Sans grande surprise, la cause verte a (encore) perdu. C'est un refus écrasant que le peuple vient d'infliger ce 9 février à l’initiative pour la responsabilité environnementale des Jeunes Vert.e.s. Ainsi, la série noire continue. L'an dernier, c'était l’initiative pour la biodiversité qui était balayée, et avant elle, c'était la révision de la loi sur le CO2 qui échouait en 2021, actant une fin brutale de l’élan pour le climat.
Une cause qui coûte cher
La cause climatique, qui a connu son pic d'activité entre 2018 et 2020, a directement pâti de l'inflation et de la perte de pouvoir d'achat liées à la pandémie du Covid et à la guerre en Ukraine. Son apogée aura été de courte durée. Si bien qu'aujourd'hui, il faut être très optimiste pour lancer une initiative pour le climat.
D’une part, les citoyens suisses dans leur majorité pensent à la fin du mois avant de penser à la fin du monde. Dans leur esprit, climat veut dire passer à la caisse. Un indice évident de ce qui motive la majorité, à l'inverse, est le succès des initiatives qui parlent à leur portemonnaie, comme la 13ème rente AVS. C'est clair à chaque votation: les Suisses préfèrent qu'on veille à leur santé financière plutôt qu'à leurs idéaux planétaires.
Ce sujet est global, ou il n'est pas
Quels idéaux, d’ailleurs? Celui qui consiste à fournir de gros efforts pour sauver la planète au niveau de notre seule petite Suisse, face à une Amérique plus décomplexée que jamais dans son mépris de la cause climatique? Et face à une Chine qui reste le plus gros émetteur de CO2, et le plus gros producteur et consommateur de charbon?
La réalité est qu'une Suisse qui serait responsable toute seule, qui serait exemplaire sur son seul territoire, ne serait qu’une goutte d’eau dans l’océan d’irresponsabilité des grandes puissances.

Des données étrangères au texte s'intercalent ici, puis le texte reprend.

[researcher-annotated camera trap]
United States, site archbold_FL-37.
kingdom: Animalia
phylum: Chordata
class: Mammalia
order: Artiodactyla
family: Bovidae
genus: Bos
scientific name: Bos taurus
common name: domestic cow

En effet, tout s’est encore compliqué depuis les deux mandats de Donald Trump. Avec un président américain ouvertement sceptique, qui soutient les énergies fossiles et qui s’est retiré en 2020 de l’Accord de Paris sur le climat, beaucoup de citoyens suisses et européens se découragent. Difficile de s'imaginer fonctionner à contre-courant en tant que petit pays.
C’est pourquoi l’état d’esprit des Helvètes n’est pas au sacrifice collectif pour une cause sur laquelle ils savent bien qu’ils ont peu de prise.
Clash entre le sociétal et le social
Dans ce contexte, les thèmes portés par les jeunes Vert.e.s et les Socialistes de la frange sociétale et environnementaliste deviennent un luxe, et entrent presque en conflit avec le champ d'action social, tant les politiques vertes sont coûteuses. Surtout lorsqu’on sait que l'âge médian des électeurs est proche des 60 ans en Suisse. Or justement cette population dans son ensemble n'a pas vu sa situation financière s'améliorer. En Suisse romande, un retraité sur cinq risque de tomber sous le seuil du minimum vital.
Dès lors, qui a le luxe de se serrer la ceinture pour les générations futures? De financer des pompes à chaleur et des panneaux solaires hors de prix et dont seule une partie du coût est subventionnée? De renoncer à la voiture quand il est difficile de trouver un travail? Pour beaucoup, c'est tout réfléchi. De moins en moins de Suisses voient des raisons de se sacrifier dans le monde irresponsable - et fier de l'être - de Trump.
L'opposition des entreprises
D’autre part, le Conseil fédéral et Economiesuisse ont rejeté la plupart de ces initiatives environnementales, les jugeant souvent trop radicales. Y compris la dernière en date, l’initiative pour un Fonds climat, déposée en août dernier, ou celle Pour une politique climatique sociale financée de manière juste fiscalement, déposée en mars dernier. Or l’opposition des entreprises ne saurait être sous-estimée. Economiesuisse a mené campagne avec des moyens souvent bien plus élevés que les initiants, luttant contre la plupart de ces initiatives et aussi contre celles à venir.
Par chance, ces puissants opposants ont le renfort des électeurs suisses méfiants des politiques de gauche. Une alliance de circonstance, qui rallie ceux qui s’inquiètent pour leur pouvoir d’achat et n'ont pas envie de payer pour la pollution de la terre entière, tout comme ils ne veulent plus porter la misère du monde sur leurs épaules.
C'est aussi pourquoi ces prochaines années, la gauche a de meilleures chances de se faire entendre sur les sujets économiques et sociaux que sur les sujets environnementaux et sociétaux. Quant à la désaffection pour la cause climatique, soyons réalistes: elle ne prendra vraiment fin que lorsqu'émergera un véritable consensus mondial sur le sujet.